I notice that in almost all the photos of B-25s on the ground with their engines stopped, the props are always in a 'Y' position - with one blade facing vertically down to the ground, the other two into the air. Is there any mechanical or technical reason for this, or is it pure coincidence that they've all stopped in this position?
If for instance, I built my engines with one blade pointing skyward, and the other two facing the ground, is someone going to come along and tell me I've got it wrong and they'd never be like that?......

Does anyone know?

Thanks,

Keith


----------



## StarCruiser (Sep 28, 1999)

There's no known reason - and that's not always the way the blades sit at rest... Check this link out for lots 'o pics:

http://squiz63.tripod.com/photos.htm


----------



## Astrocat (Sep 4, 2005)

StarCruiser said:


> There's no known reason - and that's not always the way the blades sit at rest... Check this link out for lots 'o pics:
> 
> http://squiz63.tripod.com/photos.htm


Thanks StarCruiser, great link. - there's some nice images on there!

That puts my mind at ease 
It occurred to me that perhaps the crews often put the props in that position so there's less to bump into when walking around the aircraft?... Just a thought.


----------



## scotpens (Sep 6, 2003)

Astrocat said:


> It occurred to me that perhaps the crews often put the props in that position so there's less to bump into when walking around the aircraft?... Just a thought.


Or because the props looked nice and symmetrical in photos, like setting the hands of a watch or clock at 8:20 in an advertisement.


----------



## Ace Airspeed (May 16, 2010)

One of my coworkers is a mechanic on a B-25 - and a Corsair, Spitfire, Jug, and Mustang.

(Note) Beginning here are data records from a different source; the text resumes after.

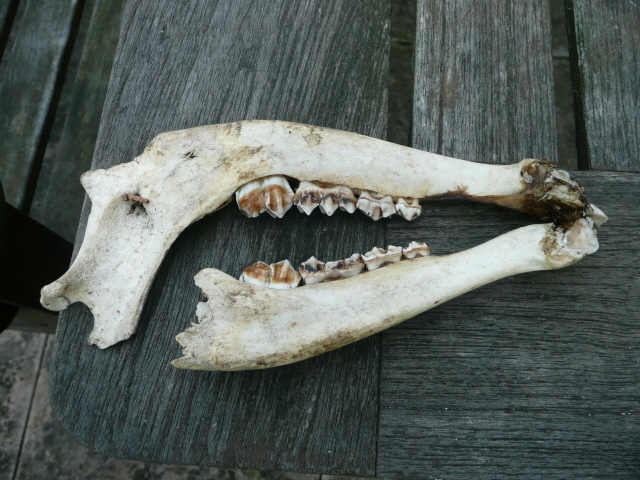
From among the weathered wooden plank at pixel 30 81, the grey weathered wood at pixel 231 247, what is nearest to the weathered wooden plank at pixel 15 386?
the weathered wooden plank at pixel 30 81

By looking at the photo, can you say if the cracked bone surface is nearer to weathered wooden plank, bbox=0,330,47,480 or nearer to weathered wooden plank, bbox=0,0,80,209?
weathered wooden plank, bbox=0,0,80,209

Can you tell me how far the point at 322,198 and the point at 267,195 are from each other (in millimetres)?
126

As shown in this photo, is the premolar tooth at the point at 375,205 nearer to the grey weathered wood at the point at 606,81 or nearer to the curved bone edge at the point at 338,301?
the curved bone edge at the point at 338,301

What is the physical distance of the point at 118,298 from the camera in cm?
107

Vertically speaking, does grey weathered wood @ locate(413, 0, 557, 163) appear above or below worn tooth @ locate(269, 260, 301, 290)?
above

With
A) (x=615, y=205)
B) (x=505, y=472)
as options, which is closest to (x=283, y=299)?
(x=505, y=472)

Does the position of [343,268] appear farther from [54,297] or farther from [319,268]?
[54,297]

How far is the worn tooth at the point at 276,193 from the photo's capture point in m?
1.10

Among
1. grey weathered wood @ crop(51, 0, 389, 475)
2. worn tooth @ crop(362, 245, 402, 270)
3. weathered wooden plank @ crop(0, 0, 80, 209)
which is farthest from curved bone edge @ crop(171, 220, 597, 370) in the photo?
weathered wooden plank @ crop(0, 0, 80, 209)

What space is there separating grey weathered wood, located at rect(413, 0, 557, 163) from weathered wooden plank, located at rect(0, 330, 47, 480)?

I'll ask him tomorrow.


----------



## Ace Airspeed (May 16, 2010)

According to my A&P coworker, the blades are set up like a "Y" for safety reasons - to keep folks from running into the prop blades. That said, it is a sound safety practice to never, ever walk through the prop plane - a habit that will serve you well when the blades are turning. Treat every prop like the mags are hot - don't handle them. Always walk around the prop.


----------



## Astrocat (Sep 4, 2005)

Ace Airspeed said:


> According to my A&P coworker, the blades are set up like a "Y" for safety reasons - to keep folks from running into the prop blades. That said, it is a sound safety practice to never, ever walk through the prop plane - a habit that will serve you well when the blades are turning. Treat every prop like the mags are hot - don't handle them. Always walk around the prop.

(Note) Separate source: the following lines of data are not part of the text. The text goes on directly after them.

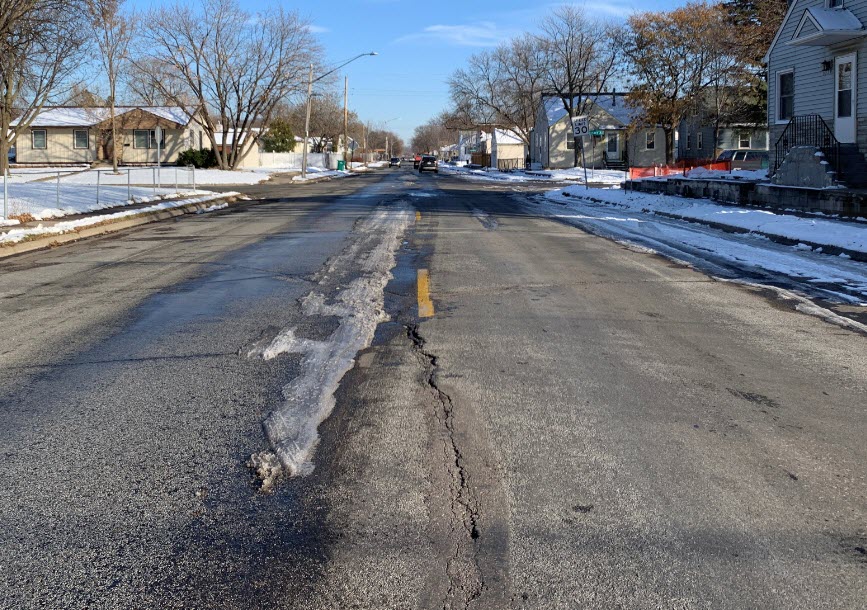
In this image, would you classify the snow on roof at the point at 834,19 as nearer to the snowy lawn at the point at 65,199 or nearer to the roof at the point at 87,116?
the snowy lawn at the point at 65,199

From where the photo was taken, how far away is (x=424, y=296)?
30.2ft

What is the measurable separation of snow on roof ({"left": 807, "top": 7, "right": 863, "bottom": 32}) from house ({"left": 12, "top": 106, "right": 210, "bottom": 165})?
55.3 metres

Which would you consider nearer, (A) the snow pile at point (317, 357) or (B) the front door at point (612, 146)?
(A) the snow pile at point (317, 357)

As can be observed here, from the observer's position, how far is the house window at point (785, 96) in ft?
83.3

Ah, that explains it - thanks Ace Airspeed!


----------



## jim81147 (Mar 27, 2006)

I would propose another possibility . I know that at a few airports in my area that the fuelers put the props in a specific position after they fuel up the planes . Saves on having to climb in to see if you have been fueled up or not.


----------



## Ace Airspeed (May 16, 2010)

jim81147 said:


> I would propose another possibility . I know that at a few airports in my area that the fuelers put the props in a specific position after they fuel up the planes . Saves on having to climb in to see if you have been fueled up or not.


Hand turning a prop without checking the magneto position is an invitation to disaster. As a pilot myself, I lock the airplane up and take my keys with me when I leave it, so chances are the mags are off...................but not if the switch is shorted, and this has been known to happen. I would not want anyone in my cockpit when I'm not at the aircraft. I always visually check fuel levels in the tanks and security of the cap before I climb into the airplane.


----------